Acropolis of Lindos



Beneath the modern village of Lindos rises the acropolis of Lindos, a natural citadel which was fortified successively by the Greeks, the Romans, the Byzantines, the Knights of St John and the Ottomans.

Today, the ascent to the acropolis follows the same steep path as in antiquity. The medieval castle of the Knights of St John, built some time before 1317, encloses the entire surface of the hill.

The ancient sanctuary occupies the top of the acropolis. To reach the temple of Athena, one passes through the great Doric stoa and then ascends the 34 stairs that end up to the Propylaea of the Sanctuary, dating from the 4th century BC. A monumental staircase leads to a D-shaped stoa and a wall with five door openings.
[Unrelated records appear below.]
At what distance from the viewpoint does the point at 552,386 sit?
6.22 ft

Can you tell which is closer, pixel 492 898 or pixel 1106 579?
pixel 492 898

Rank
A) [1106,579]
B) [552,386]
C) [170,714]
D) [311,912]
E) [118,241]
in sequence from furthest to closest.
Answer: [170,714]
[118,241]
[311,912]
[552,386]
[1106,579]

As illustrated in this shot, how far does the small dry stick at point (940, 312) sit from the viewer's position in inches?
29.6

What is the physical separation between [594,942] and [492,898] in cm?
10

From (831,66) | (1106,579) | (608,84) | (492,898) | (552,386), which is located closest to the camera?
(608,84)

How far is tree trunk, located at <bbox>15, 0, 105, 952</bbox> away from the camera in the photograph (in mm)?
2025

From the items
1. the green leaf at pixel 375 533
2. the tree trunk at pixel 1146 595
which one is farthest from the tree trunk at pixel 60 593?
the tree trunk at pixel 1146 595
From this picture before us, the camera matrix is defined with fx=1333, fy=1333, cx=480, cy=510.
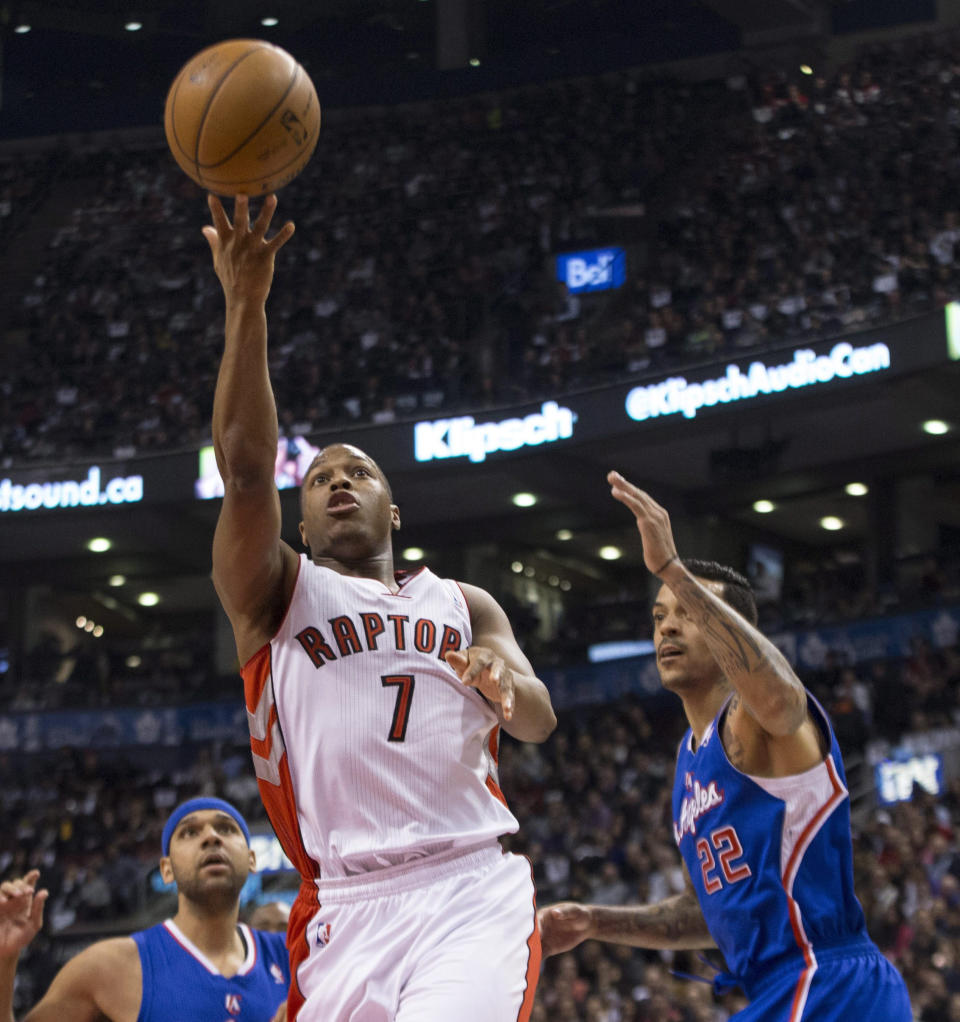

You may also see the following when you visit the acropolis of Lindos:

  • The Hellenistic stoa with lateral projecting wings, dating from about 200 BC. The stoa was 87 metres long and consisted of 42 columns.
  • The well-known relief of a Rhodian trireme (warship) cut into the rock at the foot of the steps leading to the acropolis. The relief dates from about 180 BC.
  • The Hellenistic staircase (2nd century BC) leading to the main archaeological area of the acropolis.
  • The Greek Orthodox Church of St John, dating from the 13th or 14th century and built on the ruins of a previous church, which may have been built as early as the 6th century.
  • Remains of a Roman temple, possibly dedicated to the Emperor Diocletian and dating from about 300 AD.

The acropolis of Lindos is a must-visit archaeological sight and offers spectacular views of the surrounding harbours and coastline.